We ventured out to the hitherto unknown (to us) Leyton Jubilee Park – a short bus journey from Dalston Junction, or a 20 minute walk from Leyton station – and got more than we bargained for with this amazing show. Having recently enjoyed the latest classy circus show from Giffords, our bar was set pretty high – and though we fully expected Revel Puck’s Wing Scuffle Spectacular to be a more rambunctious affair, we weren’t prepared for the fizz, fun, and warm-hearted frolics that would leave us buzzing.
The Wing Scuffle Spectacular is, notionally, a ‘celebration of fear’ – but this is no circus of horrors. Rather, the emphasis is on exploring what circus normally tries to hide: the rough edges, the failed attempts and do-over’s, the striving for improvement. At a time when we’ve all had to live with plenty of fear for the last 18 months, Revel Puck’s set out to give us some much needed escapism whilst pushing the boundaries of human ability with some imaginative routines of physical endeavour.
Fiona Thornhill’s work on the Cyr wheel threatens to blow the roof off the big top early on – after some (actually) funny pre-amble, she spins dizzyingly and deserves the first massive round of applause of the night. Later, Annie Zita rides the cloud swing to the very extreme heights of the tent, launching herself into a series of jaw-dropping leaps and rolls.
Certainly the biggest rola bola we’ve ever seen takes some taming from pretty much the whole crew, but with perseverance and plenty of audience encouragement, the pay-off is a staggering moment of balance and strength.
And between these big-scale showstoppers, clown Sam Goodburn expertly holds the crowd in the palm of his hand, whilst unicycling his way to an unlikely romance with a rapidly growing lion!

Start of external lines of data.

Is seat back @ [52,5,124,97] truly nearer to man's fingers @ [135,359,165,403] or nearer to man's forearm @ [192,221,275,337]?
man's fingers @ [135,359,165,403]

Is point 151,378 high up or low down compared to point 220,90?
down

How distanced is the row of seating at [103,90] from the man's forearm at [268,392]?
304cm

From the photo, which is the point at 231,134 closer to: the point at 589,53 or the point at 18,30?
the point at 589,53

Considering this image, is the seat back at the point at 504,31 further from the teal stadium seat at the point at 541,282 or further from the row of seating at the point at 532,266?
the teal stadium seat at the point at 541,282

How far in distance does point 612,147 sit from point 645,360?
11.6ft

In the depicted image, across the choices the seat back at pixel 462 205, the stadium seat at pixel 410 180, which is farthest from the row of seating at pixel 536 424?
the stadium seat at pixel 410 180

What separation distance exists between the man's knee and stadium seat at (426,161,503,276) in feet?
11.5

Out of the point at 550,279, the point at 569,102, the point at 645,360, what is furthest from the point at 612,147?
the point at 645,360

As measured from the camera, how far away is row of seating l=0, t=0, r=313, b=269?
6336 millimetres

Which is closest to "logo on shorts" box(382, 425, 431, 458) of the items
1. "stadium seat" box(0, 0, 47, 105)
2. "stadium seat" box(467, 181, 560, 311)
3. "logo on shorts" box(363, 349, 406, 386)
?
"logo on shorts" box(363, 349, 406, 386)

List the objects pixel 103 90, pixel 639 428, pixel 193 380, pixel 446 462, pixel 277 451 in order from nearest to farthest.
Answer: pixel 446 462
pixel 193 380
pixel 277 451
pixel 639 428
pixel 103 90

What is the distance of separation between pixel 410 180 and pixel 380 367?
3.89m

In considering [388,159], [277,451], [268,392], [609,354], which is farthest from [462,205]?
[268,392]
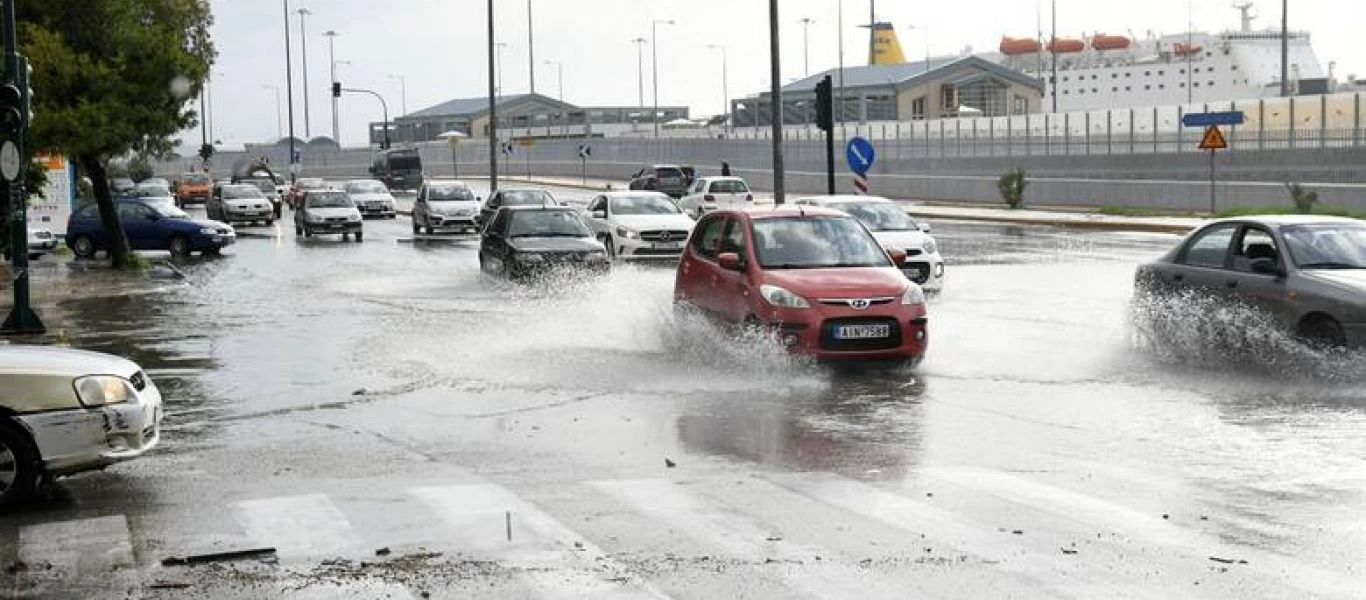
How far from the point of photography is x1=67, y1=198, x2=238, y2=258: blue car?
129 feet

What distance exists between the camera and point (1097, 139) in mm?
67062

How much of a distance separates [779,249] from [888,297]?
1550mm

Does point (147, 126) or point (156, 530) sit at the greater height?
point (147, 126)

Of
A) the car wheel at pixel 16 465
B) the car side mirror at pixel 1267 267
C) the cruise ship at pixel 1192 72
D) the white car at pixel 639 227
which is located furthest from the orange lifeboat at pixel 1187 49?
the car wheel at pixel 16 465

Maybe our two favourite moments of the show are Poppy Plowman’s so-good-she-makes-it-look-easy dance on a tightrope, and Luke Hallgarten’s transgressive juggling act (set to the irresistible strains of RuPaul’s ‘Sissy That Walk’). The former perhaps catches the audience off-guard, so confidently and faultlessly performed that one might assume that anyone could do it. The latter – regardless of a few dropped clubs – rides the wave of unbridled joy and excitement that the whole show has engendered, finishing with some dance-like-no-one-is-watching euphoria.